Fraxiparine is een geneesmiddel dat helpt om de vorming van bloedstolsels in de bloedvaten te voorkomen. Fraxiparine helpt ook bij het oplossen van ontstane bloedstolsels.
Fraxiparine bevat nadroparinecalcium, een zogenaamde laag-moleculairgewicht heparine, en wordt gebruikt ter voorkoming en ter behandeling van aandoeningen die worden veroorzaakt door bloedstolsels.

2. WAT U MOET WETEN VOORDAT U FRAXIPARINE GEBRUIKT
Gebruik Fraxiparine niet:

- als u allergisch (overgevoelig) bent voor nadroparine of voor één van de andere bestanddelen van Fraxiparine
- als bij u een verlaging van het aantal bloedplaatjes is geconstateerd die veroorzaakt is door nadroparine
- als u bloedingen of een bloederziekte heeft door stollingsstoornissen of een verlaagd aantal bloedplaatjes, tenzij bij u bloedstolsels zijn geconstateerd
- als u een ernstige verhoogde bloeddruk heeft
- als u een bloedende maag- of darmzweer heeft
- als u een aandoening heeft van het oognetvlies, veroorzaakt door verhoogde bloeddruk of diabetes
- als u een operatie ondergaat aan de hersenen, het oog of het ruggenmerg
- als u een lumbale punctie ondergaat (aftappen van vocht uit een holte onderaan de ruggenwervel)
- als u een verdoving krijgt door middel van een “ruggenprik” (bij behandeling van diep veneuze trombose)
- als u een bloeding in de hersenen heeft gehad (Cerebrovasculair Accident ofwel CVA)
- als u een bacteriële hartinfectie heeft (infectieuze endocarditis)
- als u ernstige stoornissen in de werking van de nieren heeft. Dit is van toepassing wanneer u Fraxiparine krijgt voor de behandeling van aandoeningen die worden veroorzaakt door bloedstolsels, een beklemmend pijnlijk gevoel op de borst (angina pectoris) of een bepaalde vorm van hartinfarct (non-Q-wave myocardinfarct).

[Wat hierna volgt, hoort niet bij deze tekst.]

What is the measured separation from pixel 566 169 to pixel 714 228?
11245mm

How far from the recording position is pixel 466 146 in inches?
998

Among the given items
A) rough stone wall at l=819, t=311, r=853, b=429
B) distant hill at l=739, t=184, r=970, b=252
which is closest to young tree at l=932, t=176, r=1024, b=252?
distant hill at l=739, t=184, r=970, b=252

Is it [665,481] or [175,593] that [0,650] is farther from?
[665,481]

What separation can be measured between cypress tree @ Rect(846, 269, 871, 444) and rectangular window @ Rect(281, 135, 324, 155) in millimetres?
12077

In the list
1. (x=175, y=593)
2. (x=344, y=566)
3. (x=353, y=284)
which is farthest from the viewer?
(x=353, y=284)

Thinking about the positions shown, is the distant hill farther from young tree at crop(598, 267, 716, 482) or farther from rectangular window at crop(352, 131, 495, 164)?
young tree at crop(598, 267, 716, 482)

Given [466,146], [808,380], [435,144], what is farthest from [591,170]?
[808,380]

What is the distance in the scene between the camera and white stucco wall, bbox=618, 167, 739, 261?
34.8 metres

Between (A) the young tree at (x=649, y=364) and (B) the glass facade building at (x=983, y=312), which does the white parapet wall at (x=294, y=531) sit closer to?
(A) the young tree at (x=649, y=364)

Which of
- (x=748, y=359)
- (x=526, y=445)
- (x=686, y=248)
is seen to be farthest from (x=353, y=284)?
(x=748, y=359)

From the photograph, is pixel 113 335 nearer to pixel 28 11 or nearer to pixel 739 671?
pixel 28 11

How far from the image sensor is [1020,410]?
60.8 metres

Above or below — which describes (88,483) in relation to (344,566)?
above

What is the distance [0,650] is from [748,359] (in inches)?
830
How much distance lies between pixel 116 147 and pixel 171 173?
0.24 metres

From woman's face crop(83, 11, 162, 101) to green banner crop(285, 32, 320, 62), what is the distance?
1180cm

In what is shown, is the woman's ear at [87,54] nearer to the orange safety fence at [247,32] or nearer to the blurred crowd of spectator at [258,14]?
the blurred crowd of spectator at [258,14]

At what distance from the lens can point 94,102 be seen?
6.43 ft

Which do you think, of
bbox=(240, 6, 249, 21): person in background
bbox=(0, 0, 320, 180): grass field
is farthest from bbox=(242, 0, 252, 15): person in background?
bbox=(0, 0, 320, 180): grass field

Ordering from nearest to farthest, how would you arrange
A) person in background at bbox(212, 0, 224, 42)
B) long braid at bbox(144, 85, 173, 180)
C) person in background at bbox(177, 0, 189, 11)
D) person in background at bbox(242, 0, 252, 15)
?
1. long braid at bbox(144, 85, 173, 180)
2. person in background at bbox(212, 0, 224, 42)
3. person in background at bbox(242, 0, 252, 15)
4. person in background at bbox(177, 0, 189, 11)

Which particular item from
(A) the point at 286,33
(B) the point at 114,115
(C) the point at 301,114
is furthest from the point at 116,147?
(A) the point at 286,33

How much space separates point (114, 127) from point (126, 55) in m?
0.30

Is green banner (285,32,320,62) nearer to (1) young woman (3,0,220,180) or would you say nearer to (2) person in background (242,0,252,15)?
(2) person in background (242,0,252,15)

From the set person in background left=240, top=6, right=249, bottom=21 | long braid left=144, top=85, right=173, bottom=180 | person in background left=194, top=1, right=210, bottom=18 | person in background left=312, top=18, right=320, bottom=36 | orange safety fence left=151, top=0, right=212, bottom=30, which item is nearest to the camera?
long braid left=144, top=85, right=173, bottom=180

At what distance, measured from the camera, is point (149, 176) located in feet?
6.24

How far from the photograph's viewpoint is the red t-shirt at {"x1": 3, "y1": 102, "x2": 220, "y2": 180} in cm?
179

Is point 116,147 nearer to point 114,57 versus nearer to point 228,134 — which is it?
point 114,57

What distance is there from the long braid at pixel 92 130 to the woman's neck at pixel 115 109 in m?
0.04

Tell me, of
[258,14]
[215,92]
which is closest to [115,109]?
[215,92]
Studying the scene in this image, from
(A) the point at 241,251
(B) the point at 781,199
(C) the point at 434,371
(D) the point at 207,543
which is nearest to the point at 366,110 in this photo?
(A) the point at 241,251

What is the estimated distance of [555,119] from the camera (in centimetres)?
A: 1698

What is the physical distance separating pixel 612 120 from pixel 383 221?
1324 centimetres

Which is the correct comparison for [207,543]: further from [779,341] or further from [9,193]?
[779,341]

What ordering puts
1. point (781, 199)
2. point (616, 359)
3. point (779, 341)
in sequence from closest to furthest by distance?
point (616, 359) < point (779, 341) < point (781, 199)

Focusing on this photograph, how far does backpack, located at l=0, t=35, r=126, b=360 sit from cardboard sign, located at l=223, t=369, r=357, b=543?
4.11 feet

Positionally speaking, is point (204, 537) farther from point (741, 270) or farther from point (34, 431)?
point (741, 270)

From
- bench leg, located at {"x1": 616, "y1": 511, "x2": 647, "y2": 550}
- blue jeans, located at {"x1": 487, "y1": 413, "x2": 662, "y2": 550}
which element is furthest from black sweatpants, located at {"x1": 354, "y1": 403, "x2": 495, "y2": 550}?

Injectieflacons van 2, 5 en 15 ml mogen niet worden gebruikt bij te vroeg geboren kinderen en bij kinderen jonger dan 3 jaar.
Vertel uw arts als u denkt dat één van de bovenstaande punten op u van toepassing is. Indien dit het geval is, dient u Fraxiparine niet te gebruiken.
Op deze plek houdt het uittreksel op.